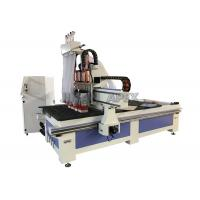 Buy cheap Multi Spindles Computerized Desktop CNC Router Machine With Pneumatic Auto Tool Changer from wholesalers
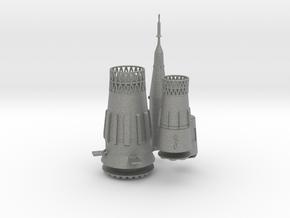 1/400 N-1 SOVIET MOON ROCKET (DETAIL MAT'LS) in Gray PA12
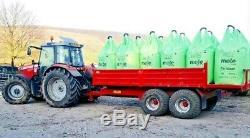 8t & 10t Remorques À Débouchage Latéral Drop, Remorque À Benne Basculante, Tracteur, Jcb, Pelleteuse, Mccauley, Jpm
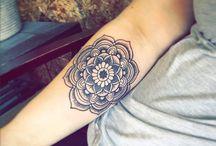 Mandala - Sternum - Lotus Flower - Hamsa - Henna Tattoos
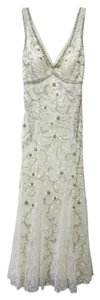 Sue Wong Beading Floral Dress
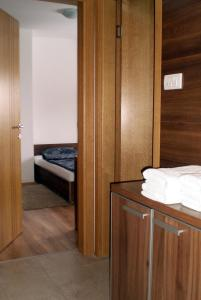 White Coffee Apartment, Apartmány  Kopaonik - big - 5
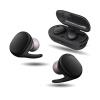 Водонепроницаемый сенсорный беспроводной Bluetooth-наушник для наушников Mini Invisible Tws Stereo Headphones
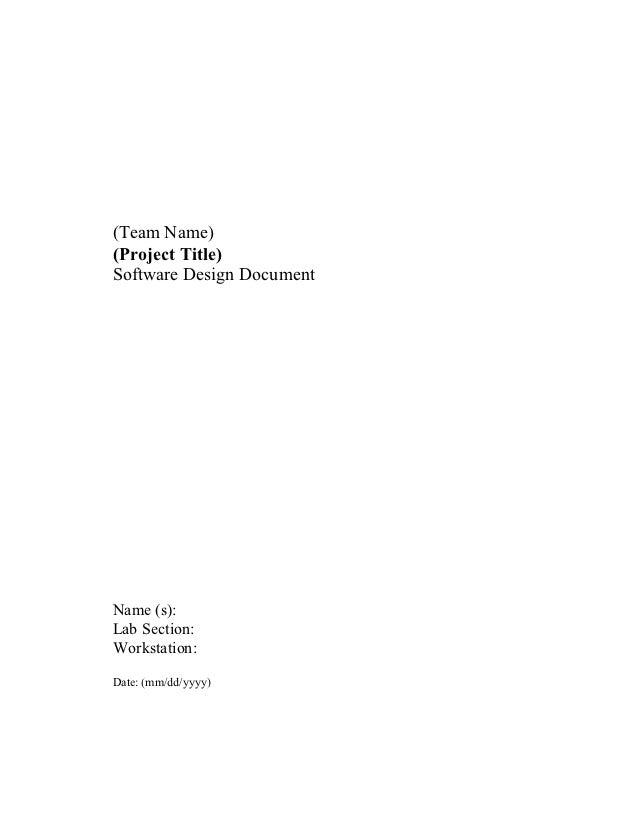software architecture document template ieee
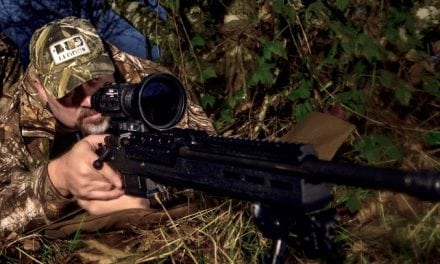 FLIR Systems: ThermoSight Pro and Breach Available Now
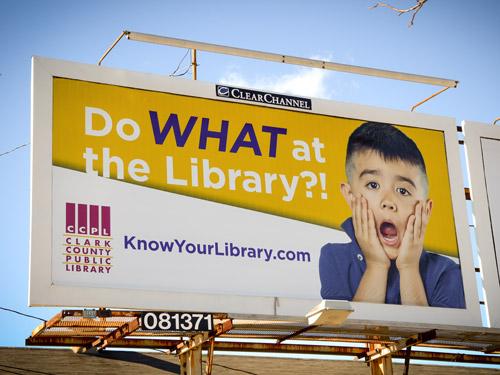 Clark County Public Library Billboard Creative
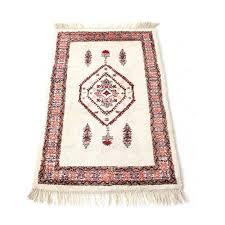 Pink And White Rug At 1st Sight New Products Vintage Pink And White Moroccan Rug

### PROBLEM REQUIREMENTS
The line that contains "FLIR Systems: ThermoSight" opens the part to copy, and the last line of the records closes it; set down those lines exactly, pictures excluded.

### RESULT FOR THIS EXERCISE
 FLIR Systems: ThermoSight Pro and Breach Available Now
 Clark County Public Library Billboard Creative
 Pink And White Rug At 1st Sight New Products Vintage Pink And White Moroccan Rug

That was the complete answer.